The results of the PERFECTIS study are promising, indicating that a multifaceted, interdisciplinary tailored approach to improving adherence to critical care nutrition guidelines is feasible, and may decrease barriers to enterally feeding critically patients. However, the complexity of this approach may attenuate its application in practice. Potential refinements to the intervention based on the lessons learned from this preliminary study include incorporating common components of the action plans as standard facets of the intervention, a readiness to change assessment at baseline to evaluate ICU ability to manage and accept the proposed changes[36], training for the guideline implementation team on leadership, teamwork, and quality improvement, and a longer implementation period or assessment of change in practice after several time intervals (for example, 12, 18, 24, 36 months). These modified components will ensure a more parsimonious intervention. The proposed changes will need to be piloted prior to proceeding to designing and conducting a large interventional study to formally evaluate the effectiveness of the approach.

Key messages

  •  Multiple factors or barriers can impede the provision of adequate EN to critically ill patients.

  •  The optimal methods for identifying and overcoming barriers is unclear.

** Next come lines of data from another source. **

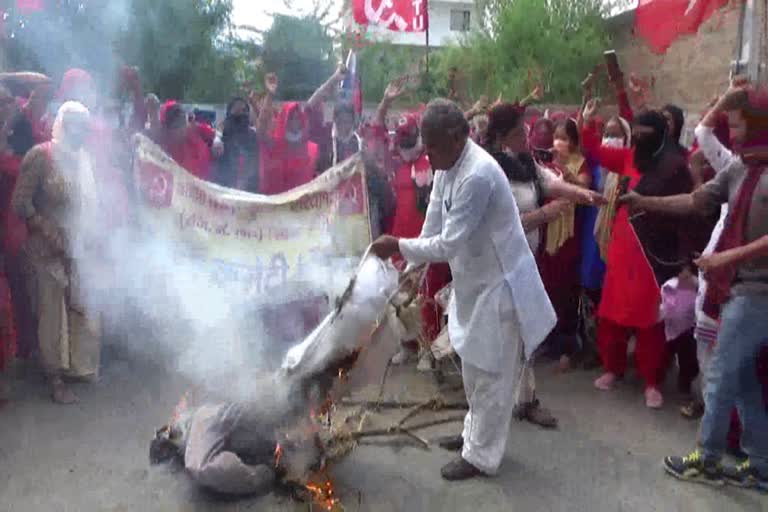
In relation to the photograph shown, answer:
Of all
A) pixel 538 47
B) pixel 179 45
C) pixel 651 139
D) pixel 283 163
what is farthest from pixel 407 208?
pixel 538 47

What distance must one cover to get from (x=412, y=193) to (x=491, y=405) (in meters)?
2.87

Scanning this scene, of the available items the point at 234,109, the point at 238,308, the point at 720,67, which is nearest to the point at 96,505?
the point at 238,308

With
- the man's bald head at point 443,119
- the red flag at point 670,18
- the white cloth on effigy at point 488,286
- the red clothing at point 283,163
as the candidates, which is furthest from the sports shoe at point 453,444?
the red flag at point 670,18

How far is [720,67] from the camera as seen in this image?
50.0 feet

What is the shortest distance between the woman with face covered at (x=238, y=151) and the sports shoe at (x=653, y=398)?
12.1 feet

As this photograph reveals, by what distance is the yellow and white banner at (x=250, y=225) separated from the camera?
5.70 meters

  •  A potential method involves the following five-step process: step 1, nutrition practice audit to determine gaps between guideline recommendations and actual practice; step 2, staff survey to identify barriers to enterally feeding patients; step 3, focus group to prioritize these barriers and brainstorm interventions to overcome the prioritized barriers; step 4, a 12-month implementation phase including bimonthly progress meetings; and step 5, evaluation of the intervention.

  •  The feasibility of this tailored intervention was demonstrated through a before–after study in seven ICUs in North America.